-- Complete the following --
(1) From the account of the Hebrides dive trip, reproduce the stretch from "I was a bit" through "white boat there.".
(2) Check each statement against the Hebrides dive trip account and answer yes or no, quoting the deciding words: (a) The Hjelmar Bjørge was formerly an Icelandic ice rescue boat. (b) The writer drove all the way to Oban without an overnight stop. (c) The writer followed signs to the 'Railway Pier'.
(3) Carry the Hebrides dive trip account forward from its final sentence.

Not the booze cruise
(In joke - you had to be there...)
I'm not quite sure what made Steve Millard's trip to the Hebrides so attractive
when it appeared on the usual remailers but it was. I've never dived Scotland
other than the very first first dive and I've been meaning to go back as
everybody say such glowing things about it. However it is a sad fact that I do
seasickness big time and the Scottish islands do not have the reputation for
being the calmest waters.
The trip was on the Hjelmar Bjørge, an ex-Icelandic ice rescue boat, and
started at Oban. Oh well. At least I can get the bulk of the mileage done in the
I admitted defeat at the prospect of doing 550 miles in one hit and the trip up
was broken into two parts. It turned out to be 11 hours on the road, including
a protracted stay on that linear carpark called the M6, to get to the Travel
Lodge at Glasgow Airport, a night's sleep and then a further couple of hours of
what are basically back roads to get to Oban. A night in a hotel and 570 miles
at 19.4mpg... don't ask.
I was a bit early so I parked up and waited around for a while. I had Steve's
mobile number so, assuming he was already here, I texted him.
After a while I started to get restive and started searching for the address.
There were no signs for the 'Railway Pier' but the way the station was
positioned indicated a now defunct marshalling yard to feed the ferries and,
looking across the bay, I could see a blue and white boat there.

-- Stored data --

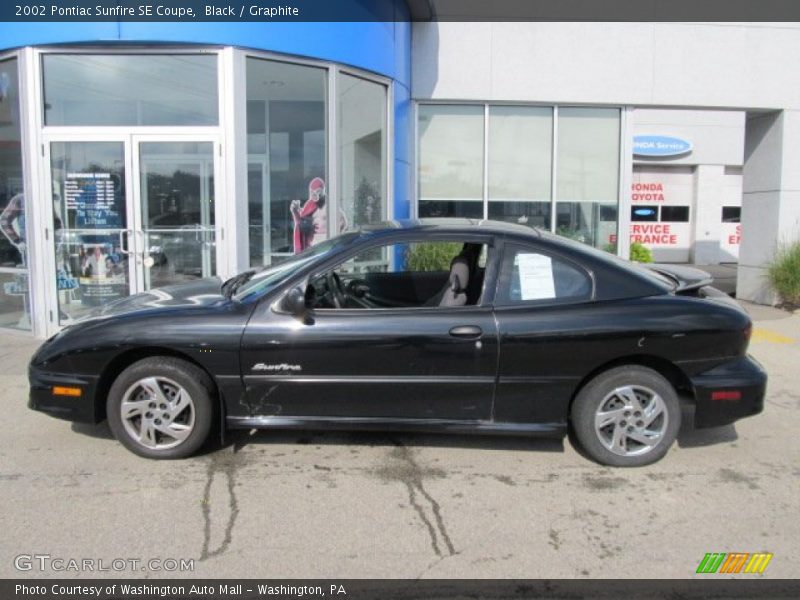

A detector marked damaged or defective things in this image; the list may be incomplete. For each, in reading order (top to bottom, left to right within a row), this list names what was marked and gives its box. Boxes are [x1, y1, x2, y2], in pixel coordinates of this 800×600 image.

crack in pavement [200, 448, 241, 560]
crack in pavement [376, 436, 456, 556]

-- Answers provided --
(1)
I was a bit early so I parked up and waited around for a while. I had Steve's
mobile number so, assuming he was already here, I texted him.
After a while I started to get restive and started searching for the address.
There were no signs for the 'Railway Pier' but the way the station was
positioned indicated a now defunct marshalling yard to feed the ferries and,
looking across the bay, I could see a blue and white boat there.

(2)
(a) Yes: "The trip was on the Hjelmar Bjørge, an ex-Icelandic ice rescue boat"
(b) No: "the trip up was broken into two parts"
(c) No: "There were no signs for the 'Railway Pier'"

(3)
I parked up and put a quid in a pay-and-display machine and walked. It was her.
We could load from three(ish). It was a bit of a struggle getting the kit down
the steps and over the rail but it happened. Then I had to get rid of the car.
I tried the directions to a free carpark but it was full so I drove out to
Puffin Divers who charged me £7.50 and called me a taxi for the trip back
to the station.
Once we were all aboard and our trip organiser had parked his car too we set
off up the Sound of Mull and moored up at Tobermory for the night.
I was sharing a cabin with Simon the only other Inspiration user. We have some
friends in common so it was also a happy choice of buddy. I had the bottom bunk
and for the first few nights I clonked the one above with an elbow rolling
over. After that I adjusted to eighteen inches of separation.
Canna - the north west corner.
A general shake-out dive.
32 meters 39 mins
Well I was diving my new Fa-Mi LED75 umbilical torch and it was lighter than
the flood-o-matic Halcyon but it also displaced less so I had guessed that
about the same weight would do.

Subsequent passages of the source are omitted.